### How to complete this task
A word-for-word transcription of all the data is required.

### Given records
# # # #

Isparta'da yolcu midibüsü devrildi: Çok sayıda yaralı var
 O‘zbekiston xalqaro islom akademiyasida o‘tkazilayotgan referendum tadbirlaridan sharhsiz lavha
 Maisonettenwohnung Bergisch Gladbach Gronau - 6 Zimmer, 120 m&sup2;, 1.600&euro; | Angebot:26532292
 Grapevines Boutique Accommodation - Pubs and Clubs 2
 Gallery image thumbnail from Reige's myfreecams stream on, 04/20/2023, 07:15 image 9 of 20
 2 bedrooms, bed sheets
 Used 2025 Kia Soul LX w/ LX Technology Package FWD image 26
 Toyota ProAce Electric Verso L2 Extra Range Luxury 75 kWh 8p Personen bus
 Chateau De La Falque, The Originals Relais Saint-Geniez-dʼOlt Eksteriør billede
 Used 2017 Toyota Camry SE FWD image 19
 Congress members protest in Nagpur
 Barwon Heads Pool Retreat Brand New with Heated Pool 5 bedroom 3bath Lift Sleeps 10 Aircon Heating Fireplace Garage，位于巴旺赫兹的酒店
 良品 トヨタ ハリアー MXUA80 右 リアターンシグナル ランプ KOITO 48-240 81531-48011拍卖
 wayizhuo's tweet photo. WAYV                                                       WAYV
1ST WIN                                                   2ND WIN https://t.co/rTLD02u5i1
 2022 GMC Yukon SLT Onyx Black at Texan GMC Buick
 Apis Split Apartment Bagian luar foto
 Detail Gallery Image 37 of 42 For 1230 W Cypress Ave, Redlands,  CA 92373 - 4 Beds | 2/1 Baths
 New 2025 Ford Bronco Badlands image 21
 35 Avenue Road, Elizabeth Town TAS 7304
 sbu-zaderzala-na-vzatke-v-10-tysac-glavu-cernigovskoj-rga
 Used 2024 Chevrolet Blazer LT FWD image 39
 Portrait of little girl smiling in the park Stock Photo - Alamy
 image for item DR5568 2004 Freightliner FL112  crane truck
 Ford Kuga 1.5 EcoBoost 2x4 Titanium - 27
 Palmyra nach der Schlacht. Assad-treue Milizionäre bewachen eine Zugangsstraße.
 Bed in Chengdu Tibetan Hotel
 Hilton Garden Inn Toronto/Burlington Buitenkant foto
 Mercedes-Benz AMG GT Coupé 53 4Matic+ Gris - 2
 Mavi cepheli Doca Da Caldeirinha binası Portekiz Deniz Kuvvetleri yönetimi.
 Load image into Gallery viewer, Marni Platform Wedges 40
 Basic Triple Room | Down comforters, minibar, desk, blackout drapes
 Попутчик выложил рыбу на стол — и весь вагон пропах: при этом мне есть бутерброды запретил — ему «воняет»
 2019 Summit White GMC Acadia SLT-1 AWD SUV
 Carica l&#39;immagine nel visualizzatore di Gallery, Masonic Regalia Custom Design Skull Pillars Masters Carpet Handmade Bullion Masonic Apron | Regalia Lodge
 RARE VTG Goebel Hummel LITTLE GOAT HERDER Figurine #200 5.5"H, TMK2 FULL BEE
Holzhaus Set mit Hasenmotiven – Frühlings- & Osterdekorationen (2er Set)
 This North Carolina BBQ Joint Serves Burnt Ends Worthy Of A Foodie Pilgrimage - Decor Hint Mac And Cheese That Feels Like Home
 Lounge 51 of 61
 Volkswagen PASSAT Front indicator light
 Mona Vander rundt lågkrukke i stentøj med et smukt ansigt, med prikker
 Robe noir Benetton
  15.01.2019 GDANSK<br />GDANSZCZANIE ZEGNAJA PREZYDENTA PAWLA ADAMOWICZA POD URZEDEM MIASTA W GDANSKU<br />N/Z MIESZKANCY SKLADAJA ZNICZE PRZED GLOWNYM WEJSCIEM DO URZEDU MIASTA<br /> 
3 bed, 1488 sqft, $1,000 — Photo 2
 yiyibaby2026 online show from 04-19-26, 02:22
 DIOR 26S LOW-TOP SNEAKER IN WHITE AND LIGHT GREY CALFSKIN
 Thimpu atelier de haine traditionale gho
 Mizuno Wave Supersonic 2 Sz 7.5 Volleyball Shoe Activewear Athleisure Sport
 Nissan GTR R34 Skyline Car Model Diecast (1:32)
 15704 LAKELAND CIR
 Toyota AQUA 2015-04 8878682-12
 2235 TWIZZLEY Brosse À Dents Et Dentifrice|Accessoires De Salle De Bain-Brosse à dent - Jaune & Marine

# # # #

### Output
Isparta'da yolcu midibüsü devrildi: Çok sayıda yaralı var
 O‘zbekiston xalqaro islom akademiyasida o‘tkazilayotgan referendum tadbirlaridan sharhsiz lavha
 Maisonettenwohnung Bergisch Gladbach Gronau - 6 Zimmer, 120 m&sup2;, 1.600&euro; | Angebot:26532292
 Grapevines Boutique Accommodation - Pubs and Clubs 2
 Gallery image thumbnail from Reige's myfreecams stream on, 04/20/2023, 07:15 image 9 of 20
 2 bedrooms, bed sheets
 Used 2025 Kia Soul LX w/ LX Technology Package FWD image 26
 Toyota ProAce Electric Verso L2 Extra Range Luxury 75 kWh 8p Personen bus
 Chateau De La Falque, The Originals Relais Saint-Geniez-dʼOlt Eksteriør billede
 Used 2017 Toyota Camry SE FWD image 19
 Congress members protest in Nagpur
 Barwon Heads Pool Retreat Brand New with Heated Pool 5 bedroom 3bath Lift Sleeps 10 Aircon Heating Fireplace Garage，位于巴旺赫兹的酒店
 良品 トヨタ ハリアー MXUA80 右 リアターンシグナル ランプ KOITO 48-240 81531-48011拍卖
 wayizhuo's tweet photo. WAYV                                                       WAYV
1ST WIN                                                   2ND WIN https://t.co/rTLD02u5i1
 2022 GMC Yukon SLT Onyx Black at Texan GMC Buick
 Apis Split Apartment Bagian luar foto
 Detail Gallery Image 37 of 42 For 1230 W Cypress Ave, Redlands,  CA 92373 - 4 Beds | 2/1 Baths
 New 2025 Ford Bronco Badlands image 21
 35 Avenue Road, Elizabeth Town TAS 7304
 sbu-zaderzala-na-vzatke-v-10-tysac-glavu-cernigovskoj-rga
 Used 2024 Chevrolet Blazer LT FWD image 39
 Portrait of little girl smiling in the park Stock Photo - Alamy
 image for item DR5568 2004 Freightliner FL112  crane truck
 Ford Kuga 1.5 EcoBoost 2x4 Titanium - 27
 Palmyra nach der Schlacht. Assad-treue Milizionäre bewachen eine Zugangsstraße.
 Bed in Chengdu Tibetan Hotel
 Hilton Garden Inn Toronto/Burlington Buitenkant foto
 Mercedes-Benz AMG GT Coupé 53 4Matic+ Gris - 2
 Mavi cepheli Doca Da Caldeirinha binası Portekiz Deniz Kuvvetleri yönetimi.
 Load image into Gallery viewer, Marni Platform Wedges 40
 Basic Triple Room | Down comforters, minibar, desk, blackout drapes
 Попутчик выложил рыбу на стол — и весь вагон пропах: при этом мне есть бутерброды запретил — ему «воняет»
 2019 Summit White GMC Acadia SLT-1 AWD SUV
 Carica l&#39;immagine nel visualizzatore di Gallery, Masonic Regalia Custom Design Skull Pillars Masters Carpet Handmade Bullion Masonic Apron | Regalia Lodge
 RARE VTG Goebel Hummel LITTLE GOAT HERDER Figurine #200 5.5"H, TMK2 FULL BEE
Holzhaus Set mit Hasenmotiven – Frühlings- & Osterdekorationen (2er Set)
 This North Carolina BBQ Joint Serves Burnt Ends Worthy Of A Foodie Pilgrimage - Decor Hint Mac And Cheese That Feels Like Home
 Lounge 51 of 61
 Volkswagen PASSAT Front indicator light
 Mona Vander rundt lågkrukke i stentøj med et smukt ansigt, med prikker
 Robe noir Benetton
  15.01.2019 GDANSK<br />GDANSZCZANIE ZEGNAJA PREZYDENTA PAWLA ADAMOWICZA POD URZEDEM MIASTA W GDANSKU<br />N/Z MIESZKANCY SKLADAJA ZNICZE PRZED GLOWNYM WEJSCIEM DO URZEDU MIASTA<br /> 
3 bed, 1488 sqft, $1,000 — Photo 2
 yiyibaby2026 online show from 04-19-26, 02:22
 DIOR 26S LOW-TOP SNEAKER IN WHITE AND LIGHT GREY CALFSKIN
 Thimpu atelier de haine traditionale gho
 Mizuno Wave Supersonic 2 Sz 7.5 Volleyball Shoe Activewear Athleisure Sport
 Nissan GTR R34 Skyline Car Model Diecast (1:32)
 15704 LAKELAND CIR
 Toyota AQUA 2015-04 8878682-12
 2235 TWIZZLEY Brosse À Dents Et Dentifrice|Accessoires De Salle De Bain-Brosse à dent - Jaune & Marine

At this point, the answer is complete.